Lei parla molto liberamente di sesso nei suoi libri. Le ha causato problemi?

«Sì, fin da quando scrivevo solo poesie. Pensi che quando frequentavo il college avevo un'amica musulmana che si è vista rifiutare un accordo matrimoniale con un ragazzo perché, tra le varie motivazioni, "era una di quelle donne che leggono le poesie di Meena Kandasamy"».

Quanto è importante, per una donna, la libertà sessuale all'interno del più ampio concetto di libertà?

«La risposta è diversa a seconda della cultura da cui si proviene. In India sono ancora fortissime le pressioni perché una donna arrivi vergine al matrimonio. Per noi, andare a letto con un uomo da non sposate ha un significato diverso dall'avere semplicemente voglia di fare sesso: è un atto di ribellione, è un volersi prendere la libertà di fare una cosa che la società ci vuole proibire. La libertà sessuale, in una cultura oppressiva come quella indiana, è un atto di femminismo, quindi politico».

Lei scrive: «Non ho mai capito lo stupro prima che capitasse a me». Cosa voleva dire?

«Che cosa è uno "stupro"? Spesso ne abbiamo un'idea come di qualcosa di cinematografico: urla, vestiti strappati, inseguimenti, sangue, uomini ubriachi. Ma le cose possono essere molto diverse. Si parla molto del consenso, ma il consenso non è semplicemente una questione di dire di sì o di no, perché una donna può arrivare a dire sì per non essere uccisa. E, attenzione, quello non è il consenso a un rapporto sessuale, bensì un consenso allo stupro per salvarsi la vita. Una donna può dire di no, ma quanto può durare? Un mese, due mesi? Arriverà un punto in cui quel consenso lo darà per evitare violenze peggiori».

**Che cosa impedisce a una donna di uscire da una relazione violenta? «I motivi sono tanti. C'è la questione economica: nel mio caso, anche volendo, non avrei potuto procurarmi un lavoro perché lui me lo avrebbe impedito. Inoltre, anche se una donna è indipendente, fuori troverà sempre quella stessa società pronta a giudicarla per aver lasciato il marito. C'è il fattore isolamento: nessuno durante i mesi del matrimonio aveva il minimo sentore di quanto mi sentissi sola. E poi, molte hanno paura di restare sole».

Questa esperienza le ha fatto perdere fiducia nell'amore? «No, io sono sempre innamorata! L'amore per me ha sempre a che fare con qualcosa di bello: è bello quando finisce, è bello quando funziona, è bello quando non funziona. Credo di essere troppo romantica per farmi spaventare dall'amore».

Che cosa ha cercato nel suo partner attuale?

«La cosa più importante: che rispettasse le donne».

La sofferenza del suo primo matrimonio e la violenza subita l'hanno resa una donna diversa?

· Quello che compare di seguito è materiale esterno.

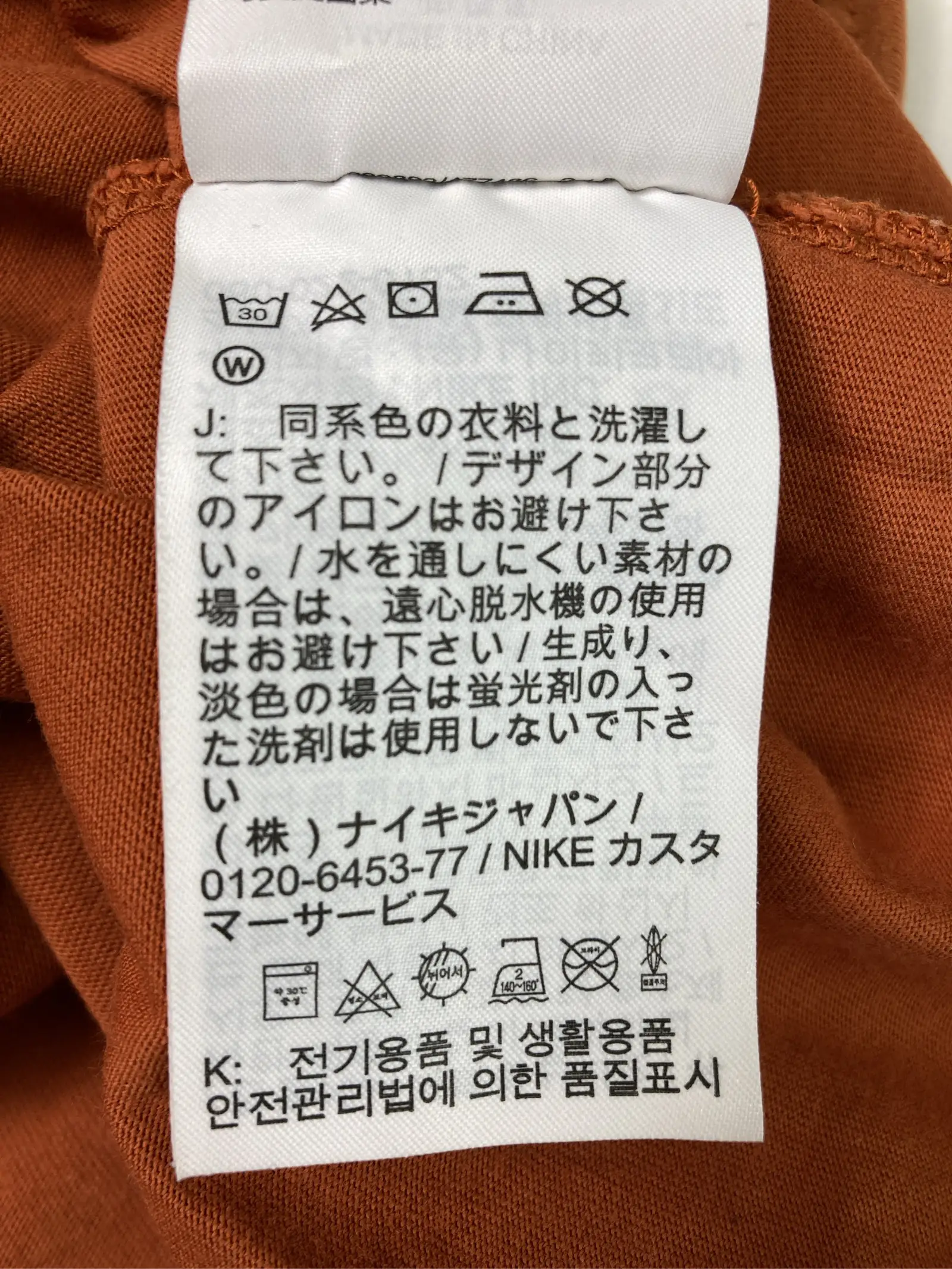 https://r2-worker.digdig.jp/product/d9c3a81f-b6a9-4653-a630-7a3915dd1efe/a1468576-0965-418c-8ca9-0c3312a8f78b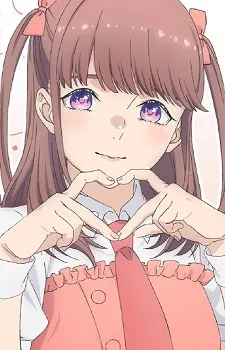 Maina Ichii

«No. Non ritengo che quello sia stato un momento fondamentale della mia vita: l'unica cosa buona che è rimasta è questo libro. A cambiarmi è stato altro: la prima volta che ho scritto una poesia, la pubblicazione del mio primo libro. Solo le cose positive».

Lei ora ha due figli. Quando e come racconterà quello che le è accaduto?

«Perché pensa che dovrei farlo? Certo, se mi faranno delle domande darò loro le risposte, ma, davvero, non penso che quell'esperienza mi definisca come donna né come persona. Vorrei essere conosciuta solo per quello che ho fatto e che scrivo, non per quello che mi è capitato».